**PROMPT**
In the forum thread on the center-of-mass frame, how do the two masses move in case two after they stick together?

**TEXT EXCERPT**
§ §
Centre of mass frame

Question

I was just looking at the equation: $$v2-v1=-e(u2-u1).$$ This equation is to describe the collision between two masses, where $v$ is the final velocity and $u$ is the initial velocity, $e$ is the coefficient of restitution.

The collision is the most inelastic when $e=0$, however, it is not true that all motion stops in an inelastic collision.

Case one: Two objects of the same mass and same speed in opposite directions, when they collide they will stick together and stop- total momentum was zero before the collision, so should also be conserved after.

Case two: Two objects of the same mass. One mass is stationary and the other one is moving, they collide and stick together.For the momentum to be conserved, after they join, they move together with the half the initial velocity of the moving mass.

I was told that when $e=0$, all motion stops only in the centre of mass frame, because the total momentum is always zero in the centre of mass frame.

Please could someone explain why the velocity and the momentum always zero in the centre of mass frame?

Answer 1

If $\sum F_{ext}=0$, then only centre of mass frame holds momentum conservation.

Note that internal forces which act in collision, do not play role in $F_{ext}$. Hope it helps

Answer 2

Speaking honestly, i haven’t seen that equation (i haven’t completed a course on CM that might be the reason either). But I will try to explain what I learned and what I understood from your equation.
§ §
**MATERIAL SUPPLIED**
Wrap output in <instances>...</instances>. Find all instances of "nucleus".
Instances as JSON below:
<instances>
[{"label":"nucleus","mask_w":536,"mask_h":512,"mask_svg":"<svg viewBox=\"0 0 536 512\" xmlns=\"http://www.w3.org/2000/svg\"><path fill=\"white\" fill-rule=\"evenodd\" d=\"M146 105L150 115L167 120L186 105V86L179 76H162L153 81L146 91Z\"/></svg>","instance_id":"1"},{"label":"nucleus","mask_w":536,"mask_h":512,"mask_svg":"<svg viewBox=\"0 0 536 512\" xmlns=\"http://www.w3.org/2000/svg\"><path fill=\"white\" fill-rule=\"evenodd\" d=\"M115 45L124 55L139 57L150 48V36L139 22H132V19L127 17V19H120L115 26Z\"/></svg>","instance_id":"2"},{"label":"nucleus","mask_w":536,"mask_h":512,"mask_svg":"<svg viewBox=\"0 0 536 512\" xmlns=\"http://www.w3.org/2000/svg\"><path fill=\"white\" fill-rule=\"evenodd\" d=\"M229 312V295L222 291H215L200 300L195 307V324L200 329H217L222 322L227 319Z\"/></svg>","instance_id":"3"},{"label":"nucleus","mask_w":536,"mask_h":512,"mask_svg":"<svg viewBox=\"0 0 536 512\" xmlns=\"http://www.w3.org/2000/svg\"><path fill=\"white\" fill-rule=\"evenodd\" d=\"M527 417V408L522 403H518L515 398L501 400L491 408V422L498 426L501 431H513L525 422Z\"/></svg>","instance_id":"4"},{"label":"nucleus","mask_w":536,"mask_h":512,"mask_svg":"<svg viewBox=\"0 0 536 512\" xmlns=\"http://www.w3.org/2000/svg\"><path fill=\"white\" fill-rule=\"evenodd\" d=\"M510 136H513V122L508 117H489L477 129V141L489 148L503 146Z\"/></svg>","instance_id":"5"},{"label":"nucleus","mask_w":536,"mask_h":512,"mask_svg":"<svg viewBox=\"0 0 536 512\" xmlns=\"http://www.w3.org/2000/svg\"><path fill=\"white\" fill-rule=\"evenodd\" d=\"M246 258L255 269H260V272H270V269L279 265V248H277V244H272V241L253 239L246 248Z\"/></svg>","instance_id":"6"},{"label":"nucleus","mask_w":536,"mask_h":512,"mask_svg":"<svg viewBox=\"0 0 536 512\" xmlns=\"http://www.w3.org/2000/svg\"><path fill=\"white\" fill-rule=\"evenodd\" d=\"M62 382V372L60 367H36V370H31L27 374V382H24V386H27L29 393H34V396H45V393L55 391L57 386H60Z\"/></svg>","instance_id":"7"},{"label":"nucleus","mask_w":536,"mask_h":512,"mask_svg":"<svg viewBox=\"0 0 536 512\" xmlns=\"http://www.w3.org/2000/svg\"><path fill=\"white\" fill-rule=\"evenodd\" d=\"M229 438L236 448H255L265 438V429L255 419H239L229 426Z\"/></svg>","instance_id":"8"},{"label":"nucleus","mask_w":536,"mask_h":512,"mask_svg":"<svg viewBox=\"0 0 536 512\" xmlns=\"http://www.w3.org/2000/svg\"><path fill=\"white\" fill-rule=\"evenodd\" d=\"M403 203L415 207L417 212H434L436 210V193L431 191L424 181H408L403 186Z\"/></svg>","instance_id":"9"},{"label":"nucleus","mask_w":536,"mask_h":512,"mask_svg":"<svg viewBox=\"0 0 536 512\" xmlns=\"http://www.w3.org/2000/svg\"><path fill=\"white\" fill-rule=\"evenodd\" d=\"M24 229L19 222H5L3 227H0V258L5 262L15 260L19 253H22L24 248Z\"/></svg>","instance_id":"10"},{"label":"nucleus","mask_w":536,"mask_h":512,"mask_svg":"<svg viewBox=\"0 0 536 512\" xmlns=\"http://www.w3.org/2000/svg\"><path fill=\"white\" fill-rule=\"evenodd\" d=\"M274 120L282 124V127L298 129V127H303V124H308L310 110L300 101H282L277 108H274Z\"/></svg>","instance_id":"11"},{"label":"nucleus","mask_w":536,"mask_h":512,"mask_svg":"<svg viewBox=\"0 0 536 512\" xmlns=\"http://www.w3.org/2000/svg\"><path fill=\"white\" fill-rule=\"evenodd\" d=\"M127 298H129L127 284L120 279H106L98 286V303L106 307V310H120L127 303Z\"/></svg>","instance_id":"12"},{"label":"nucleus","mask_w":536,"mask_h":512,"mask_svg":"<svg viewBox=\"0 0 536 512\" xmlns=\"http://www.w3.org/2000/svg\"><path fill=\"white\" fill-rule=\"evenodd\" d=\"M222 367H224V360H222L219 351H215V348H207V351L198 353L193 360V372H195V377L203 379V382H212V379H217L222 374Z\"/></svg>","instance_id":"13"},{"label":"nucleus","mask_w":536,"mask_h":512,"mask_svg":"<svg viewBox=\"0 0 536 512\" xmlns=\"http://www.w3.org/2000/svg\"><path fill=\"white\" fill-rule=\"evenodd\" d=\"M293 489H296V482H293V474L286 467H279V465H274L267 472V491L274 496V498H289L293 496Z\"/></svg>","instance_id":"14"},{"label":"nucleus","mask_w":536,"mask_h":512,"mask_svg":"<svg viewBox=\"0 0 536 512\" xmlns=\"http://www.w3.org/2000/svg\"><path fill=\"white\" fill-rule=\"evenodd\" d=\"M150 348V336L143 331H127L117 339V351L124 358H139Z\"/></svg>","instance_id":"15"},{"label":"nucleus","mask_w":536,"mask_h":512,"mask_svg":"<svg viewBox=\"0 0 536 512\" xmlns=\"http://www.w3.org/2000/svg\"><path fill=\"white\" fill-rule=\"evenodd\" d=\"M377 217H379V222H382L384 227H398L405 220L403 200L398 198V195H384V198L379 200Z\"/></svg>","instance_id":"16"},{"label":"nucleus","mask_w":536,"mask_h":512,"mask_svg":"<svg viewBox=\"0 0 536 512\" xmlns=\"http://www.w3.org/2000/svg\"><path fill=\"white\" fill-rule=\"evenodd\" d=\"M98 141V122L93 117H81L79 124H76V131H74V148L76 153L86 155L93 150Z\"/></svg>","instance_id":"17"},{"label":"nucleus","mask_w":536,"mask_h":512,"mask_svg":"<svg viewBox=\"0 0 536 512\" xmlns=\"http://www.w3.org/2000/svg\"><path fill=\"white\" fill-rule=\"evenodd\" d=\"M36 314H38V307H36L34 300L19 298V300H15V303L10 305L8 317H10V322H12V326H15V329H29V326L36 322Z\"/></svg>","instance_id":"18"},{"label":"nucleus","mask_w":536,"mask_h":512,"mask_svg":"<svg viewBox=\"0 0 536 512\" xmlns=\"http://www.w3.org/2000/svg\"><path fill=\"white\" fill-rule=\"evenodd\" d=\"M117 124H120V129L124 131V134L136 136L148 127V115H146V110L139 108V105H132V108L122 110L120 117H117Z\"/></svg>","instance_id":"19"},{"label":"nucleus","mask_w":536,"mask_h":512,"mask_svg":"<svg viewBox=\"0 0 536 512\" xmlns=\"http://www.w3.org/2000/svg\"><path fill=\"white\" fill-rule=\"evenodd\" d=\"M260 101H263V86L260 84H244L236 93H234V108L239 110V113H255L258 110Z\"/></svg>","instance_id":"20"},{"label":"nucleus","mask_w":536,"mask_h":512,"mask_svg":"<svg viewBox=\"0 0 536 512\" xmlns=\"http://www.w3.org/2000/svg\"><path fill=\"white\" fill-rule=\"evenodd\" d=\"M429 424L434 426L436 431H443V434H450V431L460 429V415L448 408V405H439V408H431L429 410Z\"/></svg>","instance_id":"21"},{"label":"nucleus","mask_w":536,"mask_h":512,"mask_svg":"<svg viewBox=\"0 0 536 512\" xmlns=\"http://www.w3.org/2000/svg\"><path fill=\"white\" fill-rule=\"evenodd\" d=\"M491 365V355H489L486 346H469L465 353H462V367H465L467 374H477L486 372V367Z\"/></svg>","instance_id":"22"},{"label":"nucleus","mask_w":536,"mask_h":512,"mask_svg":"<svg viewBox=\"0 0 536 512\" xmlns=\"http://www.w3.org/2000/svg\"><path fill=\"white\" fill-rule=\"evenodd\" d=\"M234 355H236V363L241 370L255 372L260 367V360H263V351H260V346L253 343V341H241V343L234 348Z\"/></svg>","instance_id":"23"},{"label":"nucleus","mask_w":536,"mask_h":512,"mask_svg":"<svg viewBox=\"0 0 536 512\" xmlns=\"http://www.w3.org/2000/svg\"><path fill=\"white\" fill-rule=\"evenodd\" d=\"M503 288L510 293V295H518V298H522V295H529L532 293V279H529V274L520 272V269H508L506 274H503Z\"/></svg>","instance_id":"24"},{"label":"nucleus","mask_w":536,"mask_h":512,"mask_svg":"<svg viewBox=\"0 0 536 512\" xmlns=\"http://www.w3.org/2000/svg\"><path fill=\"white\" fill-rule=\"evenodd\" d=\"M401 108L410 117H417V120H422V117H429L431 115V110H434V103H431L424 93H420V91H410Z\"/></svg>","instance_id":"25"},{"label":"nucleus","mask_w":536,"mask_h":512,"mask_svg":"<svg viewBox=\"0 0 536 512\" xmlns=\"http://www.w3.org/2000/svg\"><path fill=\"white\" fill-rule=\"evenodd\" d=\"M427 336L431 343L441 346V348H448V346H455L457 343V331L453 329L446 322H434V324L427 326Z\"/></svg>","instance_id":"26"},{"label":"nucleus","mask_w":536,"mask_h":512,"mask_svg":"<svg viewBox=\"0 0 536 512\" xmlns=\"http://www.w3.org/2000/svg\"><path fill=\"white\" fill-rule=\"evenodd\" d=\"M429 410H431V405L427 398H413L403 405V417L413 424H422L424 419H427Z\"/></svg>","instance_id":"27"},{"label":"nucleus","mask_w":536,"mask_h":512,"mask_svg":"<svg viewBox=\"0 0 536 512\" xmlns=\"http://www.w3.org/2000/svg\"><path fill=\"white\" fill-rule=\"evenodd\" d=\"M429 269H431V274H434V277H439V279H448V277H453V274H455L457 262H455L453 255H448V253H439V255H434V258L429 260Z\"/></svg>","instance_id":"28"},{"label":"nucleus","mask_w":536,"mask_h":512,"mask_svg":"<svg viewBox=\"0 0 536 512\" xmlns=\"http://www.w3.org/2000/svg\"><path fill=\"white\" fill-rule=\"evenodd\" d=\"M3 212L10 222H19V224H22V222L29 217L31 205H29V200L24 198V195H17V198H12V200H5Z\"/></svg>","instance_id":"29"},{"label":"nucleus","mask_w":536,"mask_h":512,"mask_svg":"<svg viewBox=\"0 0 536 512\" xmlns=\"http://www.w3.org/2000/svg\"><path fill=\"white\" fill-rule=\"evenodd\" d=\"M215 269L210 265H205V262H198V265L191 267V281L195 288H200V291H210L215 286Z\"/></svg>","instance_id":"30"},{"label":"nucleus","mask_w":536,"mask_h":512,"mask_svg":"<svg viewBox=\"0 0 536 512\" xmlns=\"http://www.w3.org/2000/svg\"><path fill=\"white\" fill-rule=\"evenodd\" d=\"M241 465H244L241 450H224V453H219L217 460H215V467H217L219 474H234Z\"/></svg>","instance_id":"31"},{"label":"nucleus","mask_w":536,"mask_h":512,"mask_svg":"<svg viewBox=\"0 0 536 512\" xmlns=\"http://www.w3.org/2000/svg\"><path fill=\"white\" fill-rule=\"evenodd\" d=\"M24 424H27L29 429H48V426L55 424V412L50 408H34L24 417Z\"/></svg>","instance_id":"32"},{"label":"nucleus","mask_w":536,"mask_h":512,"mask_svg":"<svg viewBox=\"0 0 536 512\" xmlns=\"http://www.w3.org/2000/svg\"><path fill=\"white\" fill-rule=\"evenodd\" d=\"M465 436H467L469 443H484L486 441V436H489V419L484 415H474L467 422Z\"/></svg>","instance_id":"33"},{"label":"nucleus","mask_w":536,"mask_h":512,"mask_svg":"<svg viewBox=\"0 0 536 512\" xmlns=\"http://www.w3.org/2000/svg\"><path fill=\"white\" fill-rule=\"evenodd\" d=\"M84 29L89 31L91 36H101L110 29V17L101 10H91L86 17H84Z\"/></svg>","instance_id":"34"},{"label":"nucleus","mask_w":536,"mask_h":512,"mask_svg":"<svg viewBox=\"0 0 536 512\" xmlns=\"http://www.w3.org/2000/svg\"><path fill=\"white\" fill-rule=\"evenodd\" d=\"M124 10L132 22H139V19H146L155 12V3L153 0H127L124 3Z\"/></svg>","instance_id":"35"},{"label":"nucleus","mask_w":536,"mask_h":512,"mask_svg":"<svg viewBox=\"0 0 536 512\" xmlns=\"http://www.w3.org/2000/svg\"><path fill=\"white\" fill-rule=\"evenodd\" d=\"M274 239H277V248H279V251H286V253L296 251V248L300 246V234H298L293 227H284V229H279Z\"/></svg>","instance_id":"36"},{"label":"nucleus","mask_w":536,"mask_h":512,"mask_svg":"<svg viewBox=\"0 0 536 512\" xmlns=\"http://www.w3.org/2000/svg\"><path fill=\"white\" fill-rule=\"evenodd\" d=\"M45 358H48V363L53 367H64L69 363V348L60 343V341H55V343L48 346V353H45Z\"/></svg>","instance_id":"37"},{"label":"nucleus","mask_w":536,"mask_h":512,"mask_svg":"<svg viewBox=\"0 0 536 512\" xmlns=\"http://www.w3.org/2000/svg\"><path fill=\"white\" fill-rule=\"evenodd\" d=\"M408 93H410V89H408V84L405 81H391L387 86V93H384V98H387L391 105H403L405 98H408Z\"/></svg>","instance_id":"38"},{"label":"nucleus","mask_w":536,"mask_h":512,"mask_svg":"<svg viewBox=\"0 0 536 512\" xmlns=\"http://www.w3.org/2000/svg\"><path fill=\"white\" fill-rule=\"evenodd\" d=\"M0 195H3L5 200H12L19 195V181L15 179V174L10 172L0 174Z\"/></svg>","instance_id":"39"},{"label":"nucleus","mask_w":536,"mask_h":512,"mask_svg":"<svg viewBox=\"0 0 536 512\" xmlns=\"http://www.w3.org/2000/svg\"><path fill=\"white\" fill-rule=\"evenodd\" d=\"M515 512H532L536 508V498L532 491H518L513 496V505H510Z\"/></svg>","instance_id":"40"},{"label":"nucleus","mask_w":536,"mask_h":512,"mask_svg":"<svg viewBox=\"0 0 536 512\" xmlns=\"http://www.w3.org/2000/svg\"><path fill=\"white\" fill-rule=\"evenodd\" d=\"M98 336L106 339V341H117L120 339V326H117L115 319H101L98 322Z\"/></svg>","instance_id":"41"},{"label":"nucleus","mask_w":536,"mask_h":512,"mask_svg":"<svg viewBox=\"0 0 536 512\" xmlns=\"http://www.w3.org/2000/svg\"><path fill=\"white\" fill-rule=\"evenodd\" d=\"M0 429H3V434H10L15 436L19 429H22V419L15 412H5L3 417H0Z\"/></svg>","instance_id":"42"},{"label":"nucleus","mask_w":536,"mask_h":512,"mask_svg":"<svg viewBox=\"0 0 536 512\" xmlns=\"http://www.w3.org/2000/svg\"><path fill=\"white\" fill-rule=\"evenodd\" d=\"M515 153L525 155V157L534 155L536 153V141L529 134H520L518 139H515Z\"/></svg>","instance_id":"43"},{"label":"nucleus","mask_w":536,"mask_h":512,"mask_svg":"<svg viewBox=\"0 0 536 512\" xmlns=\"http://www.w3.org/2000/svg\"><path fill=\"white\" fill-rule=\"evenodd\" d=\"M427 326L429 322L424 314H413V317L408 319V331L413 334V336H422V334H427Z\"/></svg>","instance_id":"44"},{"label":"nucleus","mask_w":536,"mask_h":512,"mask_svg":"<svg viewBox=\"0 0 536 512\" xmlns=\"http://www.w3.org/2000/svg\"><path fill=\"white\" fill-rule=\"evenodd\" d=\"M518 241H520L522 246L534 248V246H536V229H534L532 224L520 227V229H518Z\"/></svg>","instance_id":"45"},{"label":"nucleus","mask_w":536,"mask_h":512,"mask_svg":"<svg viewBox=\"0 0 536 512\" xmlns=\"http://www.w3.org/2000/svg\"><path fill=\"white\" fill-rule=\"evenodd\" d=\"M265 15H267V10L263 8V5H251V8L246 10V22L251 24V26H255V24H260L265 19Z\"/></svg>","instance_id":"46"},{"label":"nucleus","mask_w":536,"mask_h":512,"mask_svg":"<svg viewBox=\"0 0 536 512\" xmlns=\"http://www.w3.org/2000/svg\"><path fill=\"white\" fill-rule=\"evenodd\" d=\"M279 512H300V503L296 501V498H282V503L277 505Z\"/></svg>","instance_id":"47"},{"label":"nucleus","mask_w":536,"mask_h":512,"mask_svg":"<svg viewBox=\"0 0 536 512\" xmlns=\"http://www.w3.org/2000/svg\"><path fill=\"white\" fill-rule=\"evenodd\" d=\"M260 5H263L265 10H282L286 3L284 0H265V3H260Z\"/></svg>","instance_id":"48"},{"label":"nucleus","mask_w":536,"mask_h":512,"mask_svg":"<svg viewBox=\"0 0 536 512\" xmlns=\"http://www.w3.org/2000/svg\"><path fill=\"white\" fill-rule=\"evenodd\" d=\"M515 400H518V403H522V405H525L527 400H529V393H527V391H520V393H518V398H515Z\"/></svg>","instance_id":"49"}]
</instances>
§ §
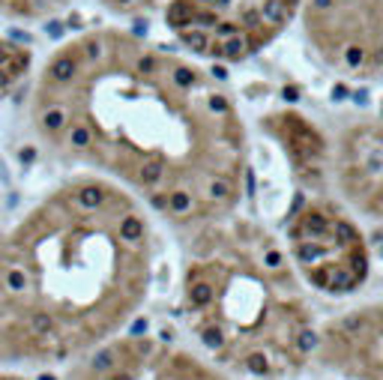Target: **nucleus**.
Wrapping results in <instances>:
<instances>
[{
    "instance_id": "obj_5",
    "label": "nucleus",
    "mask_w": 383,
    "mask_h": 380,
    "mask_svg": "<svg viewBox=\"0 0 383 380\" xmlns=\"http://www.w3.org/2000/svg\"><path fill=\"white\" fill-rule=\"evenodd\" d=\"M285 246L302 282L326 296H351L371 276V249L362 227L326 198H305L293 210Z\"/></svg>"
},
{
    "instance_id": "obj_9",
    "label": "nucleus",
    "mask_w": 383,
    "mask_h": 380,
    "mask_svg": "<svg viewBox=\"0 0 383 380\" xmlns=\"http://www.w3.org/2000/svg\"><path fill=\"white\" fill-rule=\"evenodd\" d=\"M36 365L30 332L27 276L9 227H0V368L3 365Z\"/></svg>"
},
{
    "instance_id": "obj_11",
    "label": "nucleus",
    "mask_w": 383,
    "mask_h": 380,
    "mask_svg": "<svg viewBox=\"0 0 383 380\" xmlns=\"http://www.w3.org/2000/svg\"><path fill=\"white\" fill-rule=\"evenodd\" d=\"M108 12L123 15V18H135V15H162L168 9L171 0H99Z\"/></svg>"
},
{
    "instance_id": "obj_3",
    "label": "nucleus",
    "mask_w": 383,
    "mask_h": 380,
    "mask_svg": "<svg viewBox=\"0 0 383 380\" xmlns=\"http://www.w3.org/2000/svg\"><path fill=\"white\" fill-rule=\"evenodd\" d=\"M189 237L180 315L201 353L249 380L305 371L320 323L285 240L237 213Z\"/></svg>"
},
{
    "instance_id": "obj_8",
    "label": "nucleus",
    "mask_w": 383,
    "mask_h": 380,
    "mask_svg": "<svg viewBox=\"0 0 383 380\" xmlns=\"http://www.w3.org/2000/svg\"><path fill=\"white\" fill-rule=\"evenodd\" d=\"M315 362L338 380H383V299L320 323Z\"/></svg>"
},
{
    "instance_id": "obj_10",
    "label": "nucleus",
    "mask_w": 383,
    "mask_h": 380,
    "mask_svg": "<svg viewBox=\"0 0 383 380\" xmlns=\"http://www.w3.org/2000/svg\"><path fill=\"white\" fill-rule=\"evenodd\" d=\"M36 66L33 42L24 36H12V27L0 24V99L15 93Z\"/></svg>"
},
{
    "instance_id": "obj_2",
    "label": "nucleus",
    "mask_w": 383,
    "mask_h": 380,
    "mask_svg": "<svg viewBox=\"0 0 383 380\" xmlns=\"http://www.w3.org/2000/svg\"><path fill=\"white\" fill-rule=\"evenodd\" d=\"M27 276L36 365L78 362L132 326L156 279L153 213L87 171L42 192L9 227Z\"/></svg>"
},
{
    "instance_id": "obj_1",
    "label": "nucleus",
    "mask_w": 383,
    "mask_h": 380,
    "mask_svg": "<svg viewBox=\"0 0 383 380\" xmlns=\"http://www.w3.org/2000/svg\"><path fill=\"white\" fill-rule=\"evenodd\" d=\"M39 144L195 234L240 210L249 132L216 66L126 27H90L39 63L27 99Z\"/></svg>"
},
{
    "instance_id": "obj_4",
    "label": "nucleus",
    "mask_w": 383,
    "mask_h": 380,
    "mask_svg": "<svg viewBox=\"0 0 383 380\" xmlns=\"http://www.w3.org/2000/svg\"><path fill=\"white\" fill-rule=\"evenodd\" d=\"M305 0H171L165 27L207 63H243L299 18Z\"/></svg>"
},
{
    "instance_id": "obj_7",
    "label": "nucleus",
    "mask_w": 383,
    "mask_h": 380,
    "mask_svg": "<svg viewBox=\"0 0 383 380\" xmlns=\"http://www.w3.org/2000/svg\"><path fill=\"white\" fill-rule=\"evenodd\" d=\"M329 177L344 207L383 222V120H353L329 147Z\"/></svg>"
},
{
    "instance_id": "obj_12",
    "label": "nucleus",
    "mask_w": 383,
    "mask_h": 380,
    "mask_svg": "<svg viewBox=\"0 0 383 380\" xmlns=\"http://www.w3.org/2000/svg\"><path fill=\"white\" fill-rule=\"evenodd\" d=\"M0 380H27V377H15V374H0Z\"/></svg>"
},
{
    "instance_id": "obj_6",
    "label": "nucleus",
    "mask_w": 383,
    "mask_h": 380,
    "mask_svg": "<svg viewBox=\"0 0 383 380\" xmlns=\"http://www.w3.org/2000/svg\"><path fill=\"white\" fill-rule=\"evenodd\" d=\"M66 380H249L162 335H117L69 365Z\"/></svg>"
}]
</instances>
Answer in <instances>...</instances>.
§ §
**FULL OUTPUT**
They move together with half the initial velocity of the moving mass.